Klimadiskussion als Treiber

Hinter den Entwicklungen stehen neben einer Veränderung des Anlageverhaltens auch politische Forderungen. Solche Forderungen werden unter anderem im Zusammenhang mit der (inter-)nationalen Klimapolitik gestellt. So verlangt das Pariser Klimaabkommen, das die Schweiz ratifiziert hat, auch eine klimafreundliche Ausgestaltung der Finanzflüsse. Das Financial Stability Board (FSB), die Dachorganisation der Bankaufsichtsbehörden und Zentralbanken, empfiehlt via ihre Task Force on Climate-related Financial Disclosures (TCFD) die Offenlegung von klimabedingten finanziellen Risiken durch Firmen im Finanzsektor, aber auch in den Energie-, Transport-, Industrie- und Landwirtschaftssektoren.

Tatsächlich reduzieren zum Beispiel immer mehr Versicherungsgesellschaften global ihre Geschäfte mit Kohleunternehmen. Als eine der grössten Versicherungsgesellschaften der Welt kündigte beispielsweise Chubb im Juli 2019 an, künftig keine neuen Kohlekraftwerke und -minen mehr versichern zu wollen. Zudem würden Geschäftsbeziehungen mit Firmen beendet, die mehr als 30 Prozent ihrer Einkünfte im Kohlegeschäft erzielten. Aus Sicht der Wirtschaft ist es zentral, dass alle Sektoren und Branchen an den aktuellen Entwicklungen teilnehmen können.

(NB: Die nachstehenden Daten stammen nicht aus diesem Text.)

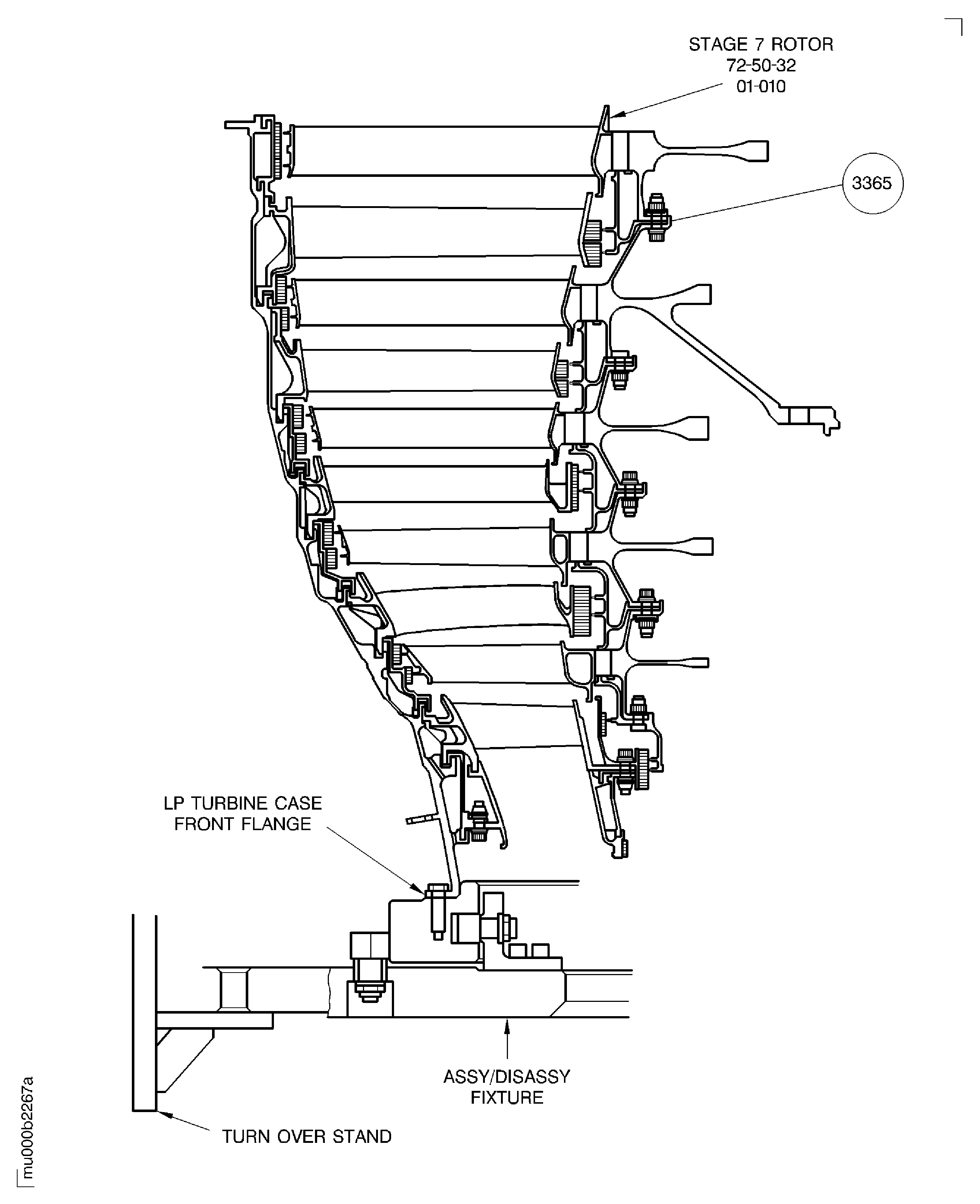 STAGE 7 ROTOR
72-50-32
01-010

3365

LP TURBINE CASE
FRONT FLANGE

ASSY/DISASSY
FIXTURE

TURN OVER STAND

mu000b2267a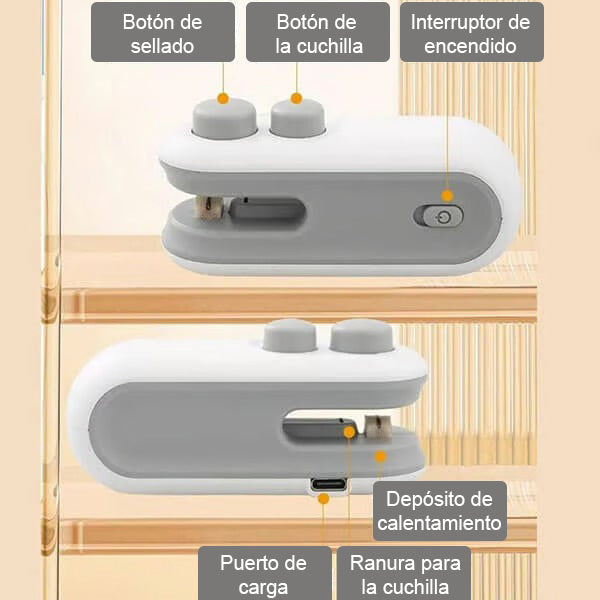 Botón de sellado

Botón de la cuchilla

Interruptor de encendido

Depósito de calentamiento

Puerto de carga

Ranura para la cuchilla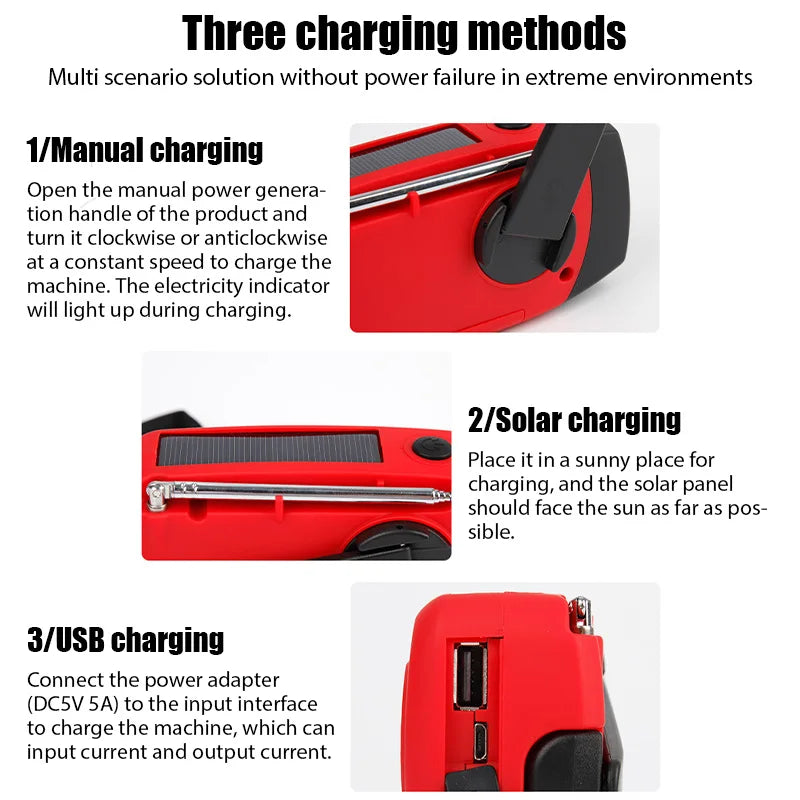 Three charging methods

Multi scenario solution without power failure in extreme environments

1/Manual charging

Open the manual power generation handle of the product and turn it clockwise or anticlockwise at a constant speed to charge the machine. The electricity indicator will light up during charging.

2/Solar charging

Place it in a sunny place for charging, and the solar panel should face the sun as far as possible.

3/USB charging

Connect the power adapter (DC5V 5A) to the input interface to charge the machine, which can input current and output current.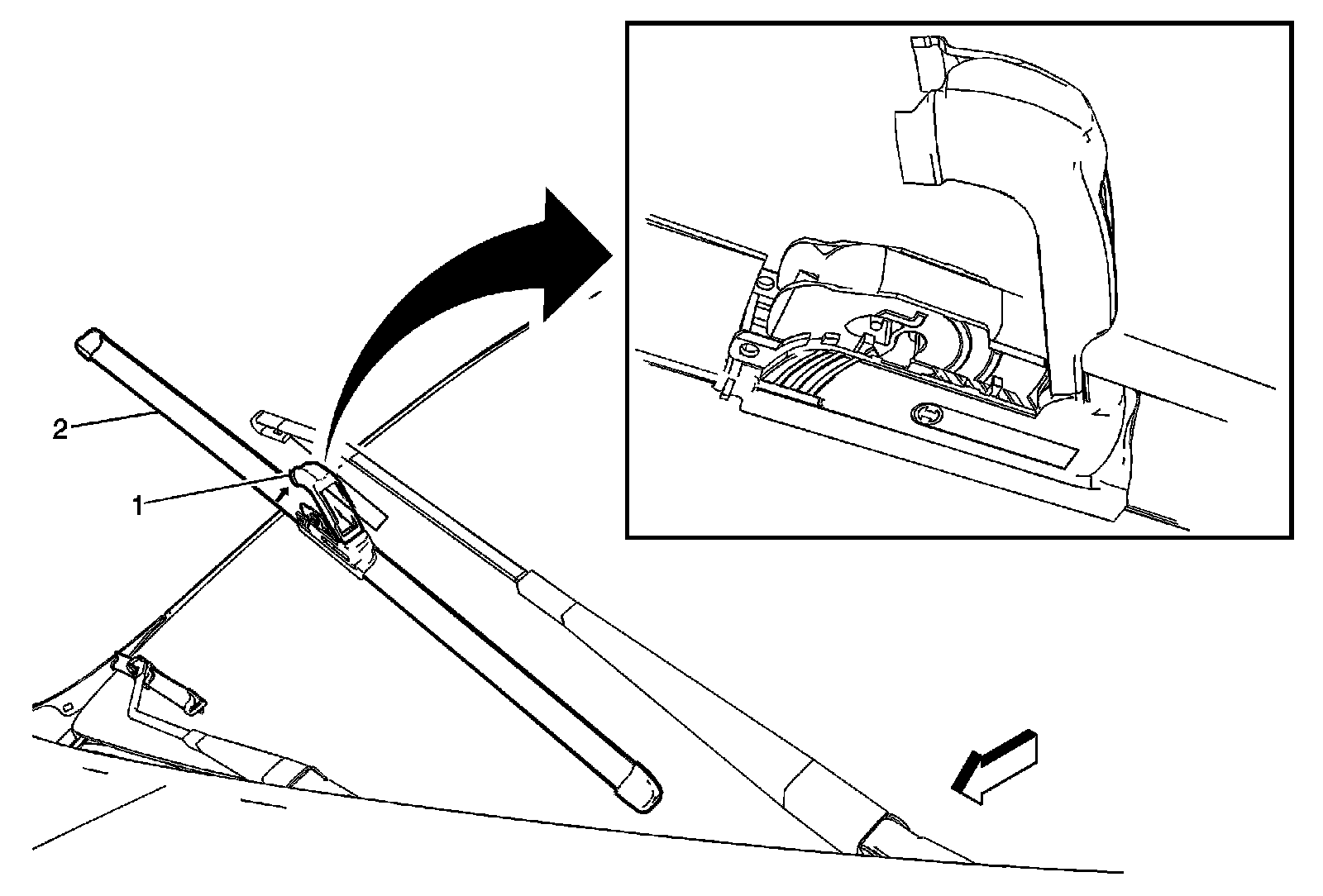 2

1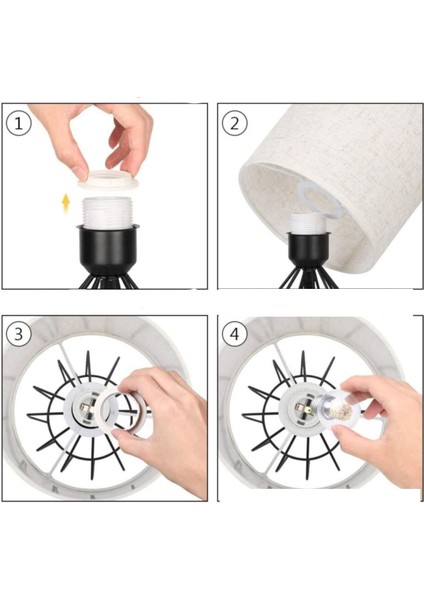 1

2

3

4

Auch auf nationaler Ebene gibt es politische Geschäfte, die die Erreichung der Klimaziele mit den Prozessen der Finanzbranche zu verknüpfen versuchen. Hierunter fallen unter anderem die Totalrevision des CO2-Gesetzes und die Gletscher-Initiative. Im Rahmen ihrer Beratung zur Schweizer Klimapolitik hat die UREK-S am 16. August 2019 kommuniziert, dass auch der Finanzsektor einen Beitrag leisten müsse, um die Emissionsverminderungsziele zu erreichen. Allerdings könne die Ausarbeitung entsprechender Regeln nicht im Rahmen der Totalrevision des CO2-Gesetzes erfolgen. Eine erste Bestimmung schlägt die Kommission nun jedoch bereits vor. Mit einem neuen Artikel im CO2-Gesetz sollen die FINMA und die Schweizerische Nationalbank verpflichtet werden, regelmässig die klimabedingten finanziellen Risiken zu überprüfen.

Um weitergehende Massnahmen zu eruieren, hat der Ständerat im September 2019 unter anderem ein Postulat mit dem Titel «Klimaverträgliche Ausrichtung und Verstärkung der Transparenz der Finanzmittelflüsse in Umsetzung des Übereinkommens von Paris» (19.3966) angenommen. Im Rahmen des Postulats soll der Bundesrat aufzeigen, wie die Schweiz das erreichen kann. Zudem erwartet die Kommission vom Bundesrat Massnahmen, damit Schweizer Unternehmen transparenter über die Klimaauswirkungen und Klimarisiken ihrer Tätigkeiten informieren.

Der Bundesrat will dem Übereinkommen von Paris insofern gerecht werden, als dass er vorerst mit freiwilligen Massnahmen der Finanzmarktakteure auf eine klimaverträgliche Ausrichtung der Finanzflüsse hinwirken will. Diese Haltung zeigt sich im Gesetzesentwurf zur Totalrevision des nationalen CO2-Gesetzes. Ein Beispiel für freiwillige Massnahmen der Branche ist das «PACTA»-Pilotprojekt, an dem sich 17 internationale Banken, darunter die Credit Suisse und UBS beteiligen. Darüber hinaus hat der Bundesrat derzeit noch keine Regulierungen vorgesehen (für mehr Details siehe unten). economiesuisse unterstützt den Bundesrat mit einer vorerst freiwilligen Phase zur Umsetzung von «klimafreundlichen» Massnahmen in der Schweizer Finanzmarktbranche.